Maybe Rick had done it somehow, sent Hawke a worm that worked in this way. But why would Rick text him now, on an unsecured line, to admit to something like this? During their chat session Rick had begged Hawke to help him find out who Doe was and claimed he was being set up.
It made no sense.
A sudden buzz of opportunity lit him up like a live wire. Use this chance . He hit the home button, trying to get to the keypad to call Robin. Nothing happened; the phone wouldn’t respond. It seemed to be locked into the texting program but wouldn’t allow him to get to his other contacts or do anything other than respond to Rick’s message.

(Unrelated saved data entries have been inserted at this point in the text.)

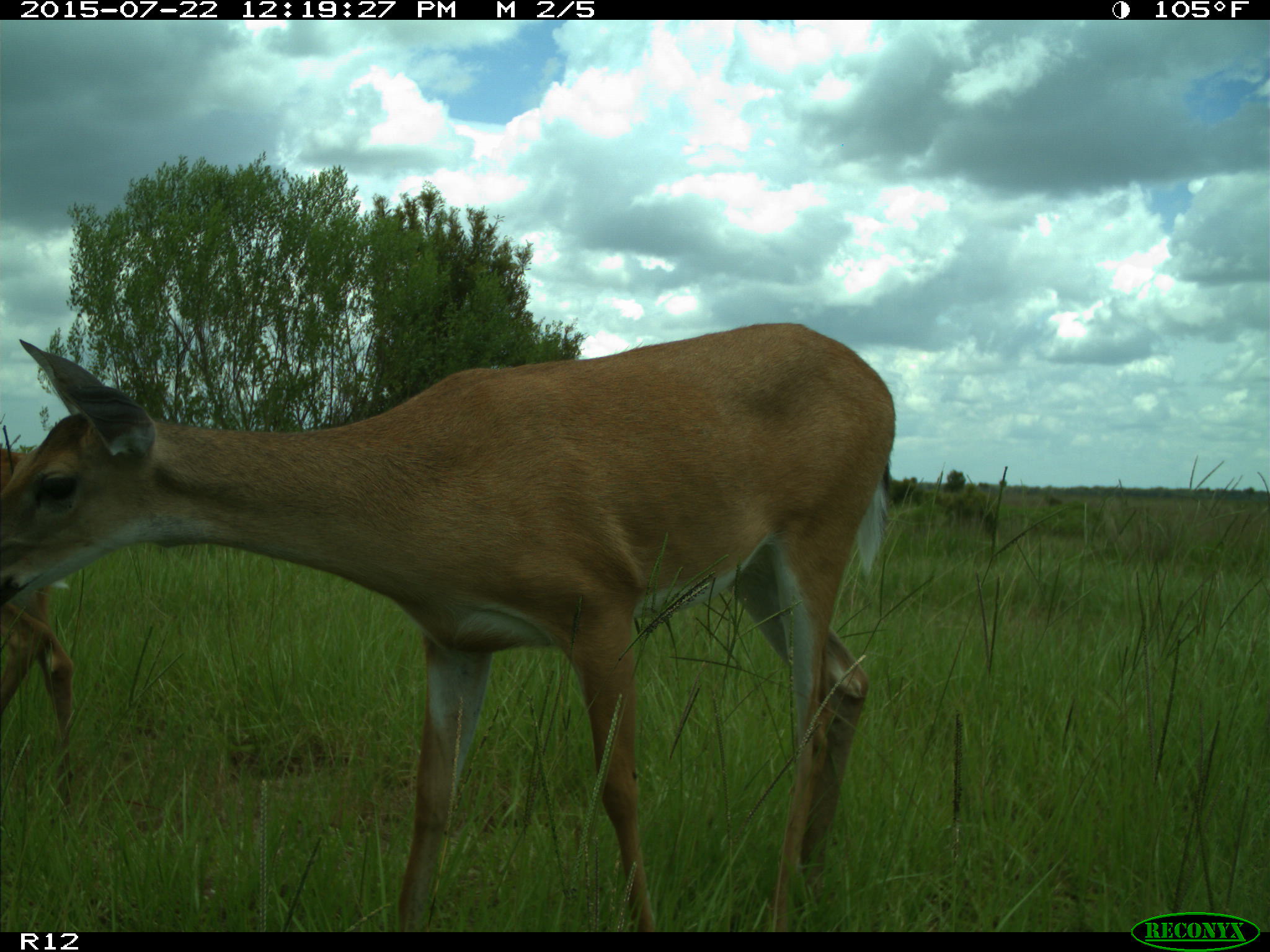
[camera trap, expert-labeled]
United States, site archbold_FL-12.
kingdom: Animalia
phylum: Chordata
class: Mammalia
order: Artiodactyla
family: Cervidae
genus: Odocoileus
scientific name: Odocoileus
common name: deer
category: unidentified deer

Hawke cursed and resisted the urge to throw the phone across the room. He typed a response: Need to get a message to Robin.
He waited, gripping the phone so hard his fingers started to ache. Maybe Rick had no other choice; maybe he’d gotten in far deeper than he expected and needed help and wanted to come clean. But if he and Anonymous were involved with what was happening now, then the shit had truly hit the fan and Hawke would have to admit that he didn’t know Rick anymore and maybe never had. Whatever else the man was, whether the steps he had taken were right or wrong, his heart had always been in the right place, his motivations pure and simple and closely aligned with Hawke’s own. Use the tools at hand to expose corruption, level the playing field. Tear down the walls that keep people from the truth; empower others to make their own choices. Rick had always said that they were living in one of the most exciting times in history, and he saw himself as a comic-book hero fighting injustice. Hawke knew it wasn’t that simple, that there were other motivations, purely selfish. There was the challenge of each project they took on—clicking the puzzle pieces together to see if they fit. And the challenge to authority.